Note: using -e with pip
Warning for Jupyter users: you may need to restart your python notebook.


Let us test this. From a notebook or from ipython or from a python script:

In [20]:
import climetlab as cml 
ds = cml.load_dataset('my-plugin', parameter = 'soil_temperature')
ds.to_pandas()


my-plugin.yaml: 0.00B [00:00, ?B/s]



NameError: ignored

In [21]:
ds = cml.load_dataset('my-plugin', parameter = 'forecast_error')
ds.to_pandas()

my-plugin.yaml: 0.00B [00:00, ?B/s]



NameError: ignored

# Improving data usability
Data can be accessed as a panda dataframe. Can we do better to help the end-user handling the data?

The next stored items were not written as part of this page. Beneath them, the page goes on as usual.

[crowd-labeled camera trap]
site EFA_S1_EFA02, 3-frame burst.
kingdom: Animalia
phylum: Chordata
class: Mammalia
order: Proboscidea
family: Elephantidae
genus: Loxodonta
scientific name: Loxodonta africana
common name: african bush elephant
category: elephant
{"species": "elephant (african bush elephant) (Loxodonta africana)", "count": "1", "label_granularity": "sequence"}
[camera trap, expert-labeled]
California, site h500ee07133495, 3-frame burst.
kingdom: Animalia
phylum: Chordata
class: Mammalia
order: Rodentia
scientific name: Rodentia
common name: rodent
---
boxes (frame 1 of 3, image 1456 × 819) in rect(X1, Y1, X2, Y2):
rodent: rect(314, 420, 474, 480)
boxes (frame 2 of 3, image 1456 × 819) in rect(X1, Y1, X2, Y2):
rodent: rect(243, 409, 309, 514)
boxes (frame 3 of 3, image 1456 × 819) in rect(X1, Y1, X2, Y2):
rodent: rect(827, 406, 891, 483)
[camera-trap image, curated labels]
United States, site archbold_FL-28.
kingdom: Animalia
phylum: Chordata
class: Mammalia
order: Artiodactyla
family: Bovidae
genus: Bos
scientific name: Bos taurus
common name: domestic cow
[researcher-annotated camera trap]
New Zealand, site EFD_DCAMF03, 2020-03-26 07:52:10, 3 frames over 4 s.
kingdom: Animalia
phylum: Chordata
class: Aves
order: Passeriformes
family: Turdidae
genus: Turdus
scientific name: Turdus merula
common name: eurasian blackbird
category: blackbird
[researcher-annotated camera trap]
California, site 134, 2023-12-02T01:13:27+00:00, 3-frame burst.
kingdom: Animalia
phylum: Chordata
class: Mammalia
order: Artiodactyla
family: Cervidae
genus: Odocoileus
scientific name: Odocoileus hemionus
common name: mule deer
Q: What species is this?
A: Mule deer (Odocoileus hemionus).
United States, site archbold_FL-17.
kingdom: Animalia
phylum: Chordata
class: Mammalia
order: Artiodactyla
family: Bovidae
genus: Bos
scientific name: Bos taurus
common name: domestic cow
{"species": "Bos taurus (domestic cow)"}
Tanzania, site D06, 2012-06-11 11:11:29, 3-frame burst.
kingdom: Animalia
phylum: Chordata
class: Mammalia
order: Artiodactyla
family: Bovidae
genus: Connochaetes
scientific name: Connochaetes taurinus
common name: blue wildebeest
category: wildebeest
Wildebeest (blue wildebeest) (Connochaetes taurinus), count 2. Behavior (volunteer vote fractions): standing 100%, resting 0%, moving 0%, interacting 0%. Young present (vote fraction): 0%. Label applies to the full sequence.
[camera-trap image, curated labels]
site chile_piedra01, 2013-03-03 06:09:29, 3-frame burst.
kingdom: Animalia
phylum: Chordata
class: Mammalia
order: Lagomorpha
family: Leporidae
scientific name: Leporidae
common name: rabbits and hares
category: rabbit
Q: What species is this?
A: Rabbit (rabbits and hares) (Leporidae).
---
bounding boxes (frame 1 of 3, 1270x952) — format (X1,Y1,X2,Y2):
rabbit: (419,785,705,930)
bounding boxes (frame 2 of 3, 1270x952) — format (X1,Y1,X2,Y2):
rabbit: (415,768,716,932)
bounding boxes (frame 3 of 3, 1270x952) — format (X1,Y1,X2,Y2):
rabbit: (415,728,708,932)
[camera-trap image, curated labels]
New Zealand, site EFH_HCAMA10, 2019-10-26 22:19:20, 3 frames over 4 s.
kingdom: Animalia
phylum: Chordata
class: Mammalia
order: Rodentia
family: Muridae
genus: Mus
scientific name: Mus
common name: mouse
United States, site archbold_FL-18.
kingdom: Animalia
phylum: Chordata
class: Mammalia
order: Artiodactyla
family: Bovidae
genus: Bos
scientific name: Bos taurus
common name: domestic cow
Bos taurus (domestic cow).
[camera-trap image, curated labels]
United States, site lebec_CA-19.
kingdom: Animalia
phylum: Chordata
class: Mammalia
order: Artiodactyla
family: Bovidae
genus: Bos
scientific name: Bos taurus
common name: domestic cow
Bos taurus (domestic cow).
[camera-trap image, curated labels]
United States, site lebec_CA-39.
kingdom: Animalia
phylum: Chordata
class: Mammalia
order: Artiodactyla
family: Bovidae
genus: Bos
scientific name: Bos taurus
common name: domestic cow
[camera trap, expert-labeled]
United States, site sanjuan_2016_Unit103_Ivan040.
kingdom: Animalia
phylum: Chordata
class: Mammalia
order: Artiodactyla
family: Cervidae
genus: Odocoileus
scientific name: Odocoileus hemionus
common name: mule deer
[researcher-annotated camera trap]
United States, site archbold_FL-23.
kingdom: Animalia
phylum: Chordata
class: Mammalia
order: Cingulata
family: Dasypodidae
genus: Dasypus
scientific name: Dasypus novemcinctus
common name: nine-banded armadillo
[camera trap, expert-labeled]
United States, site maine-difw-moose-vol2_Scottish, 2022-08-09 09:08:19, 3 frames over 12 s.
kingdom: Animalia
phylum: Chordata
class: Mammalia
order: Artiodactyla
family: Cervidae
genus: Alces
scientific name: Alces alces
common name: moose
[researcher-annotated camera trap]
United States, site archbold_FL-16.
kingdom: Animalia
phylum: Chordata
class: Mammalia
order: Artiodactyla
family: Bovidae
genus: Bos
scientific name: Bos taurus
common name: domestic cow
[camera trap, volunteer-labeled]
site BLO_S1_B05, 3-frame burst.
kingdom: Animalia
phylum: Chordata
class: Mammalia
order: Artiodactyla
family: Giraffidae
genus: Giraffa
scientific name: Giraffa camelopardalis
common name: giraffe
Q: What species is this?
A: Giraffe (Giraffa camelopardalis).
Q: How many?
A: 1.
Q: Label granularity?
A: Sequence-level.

What about helping them fixing a typo?

In [22]:
import climetlab as cml
cml.load_dataset('my-plugin', parameter = 'soiltemperature')
# For Github actions: skip

my-plugin.yaml: 0.00B [00:00, ?B/s]



NameError: ignored

Let us replace this error message 

	`FileNotFoundError: [Errno 2] No such file or directory: 'soiltemperature.csv'`

by a more helpful error message such as:

	`Invalid value 'soiltemperature', possible values are ['soil_temperature', 'forecast_error'] (EnumSingleOrListType)`

In [23]:
# Add the climetlab decorator `@normalize`
from climetlab.decorators import normalize

@normalize("parameter", ['soil_temperature', 'forecast_error'])
def __init__(self, parameter):
    self.source = cml.load_source("file", parameter + '.csv')

# And retry previous cell (You may need to restart kernel after doing pip install)

# If you installed the plugin package with -e, you do not need to reinstall it.
# If you did not use -e, you need to reinstall the plugin package to update it.

In [24]:
import climetlab as cml
cml.load_dataset('my-plugin', parameter = 'soiltemperature')
# For Github actions: skip

my-plugin.yaml: 0.00B [00:00, ?B/s]



NameError: ignored

This also takes care of using lower and uppercase letters:

In [25]:
import climetlab as cml
ds = cml.load_dataset('my-plugin', parameter = 'SOIL_TEMPERATURE') # ok
ds = cml.load_dataset('my-plugin', parameter = 'Soil_Temperature') # ok

my-plugin.yaml: 0.00B [00:00, ?B/s]



NameError: ignored

## Dates time parameters
Date and time are so ubiquitous in the climate and meteorology domains that we have developed specific tools to handle these input arguments.

Similar to `@normalize("parameter", ['soil_temperature', 'forecast_error'])`

Adding `@normalize("argument", "date(%Y-%m-%d)")` transforms the input as a string with the requested format.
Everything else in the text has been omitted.